Saturday, December 18, 2010

Automatically Retry Failed Jobs in Quartz

How do you handle job failures in Quartz? There are a few things you can do:
  • Do nothing. Let the job fail and log the error.
  • Retry continuously until the job succeeds.
  • Retry n times and then disable the job.
In this post, I will describe how you can configure your jobs to be retried on failure.

Retrying continuously until success:
If you want to keep trying over and over again until the job succeeds, all you have to do is throw a JobExecutionException with a flag to tell the scheduler to fire it again when it fails. The following code shows how:

class MyJob implements Job {

  public MyJob() {
  }

  public void execute(JobExecutionContext context)
                  throws JobExecutionException {
    try{
        //do something
    }
    catch(Exception e){

        Thread.sleep(10000); //sleep for 10 secs

        JobExecutionException e2 = new JobExecutionException(e);
        //fire it again
        e2.refireImmediately();
        throw e2;
    }
  }
}
Retrying n times:
It gets a bit more complicated if you want to retry a certain number of times only. You have to use a StatefulJob and hold a retryCounter in its JobDataMap, which you increment if the job fails. If the counter exceeds the maximum number of retries, then you can disable the job if you wish.
class MyJob implements StatefulJob {

  public MyJob() {
  }

  public void execute(JobExecutionContext context)
                                 throws JobExecutionException {
    JobDataMap dataMap = context.getJobDetail().getJobDataMap();
    int count = dataMap.getIntValue("count");

    // allow 5 retries
    if(count >= 5){
        JobExecutionException e = new JobExecutionException("Retries exceeded");
        //unschedule it so that it doesn't run again
        e.setUnscheduleAllTriggers(true);
        throw e;
    }


    try{
        //do something

        //reset counter back to 0
        dataMap.putAsString("count", 0);
    }
    catch(Exception e){
        count++;
        dataMap.putAsString("count", count);
        JobExecutionException e2 = new JobExecutionException(e);

        Thread.sleep(10000); //sleep for 10 secs

        //fire it again
        e2.refireImmediately();
        throw e2;
    }
  }
}

3 comments:

  1. Anonymous4:52 PM

    e2.refireImmediately();
    should be
    e2.setRefireImmediately(true);

    ReplyDelete
  2. Anonymous11:03 AM

    Thanks for the idea, but this solution can be quite dangerous if you have lots of jobs that can run into such a condition, as you block a thread for each job with your Thread.sleep().

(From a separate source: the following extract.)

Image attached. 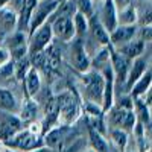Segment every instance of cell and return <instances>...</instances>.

    This may lead to clogging up the Scheduler and hence leading to misfires for other jobs.

    That's why I opted for a delayed reschedule via the scheduler itself, which frees up Scheduler's thread immediately any cannot lead as easily to a Thread pool congestion.

    ReplyDelete
  3. Hi,
    I have job runs at every 15 mins. If it was failed at 10:15am does it runs again at 10:30am. I am just catching exception, but not re-firing it.

    Does failed job automatically runs at its next interval?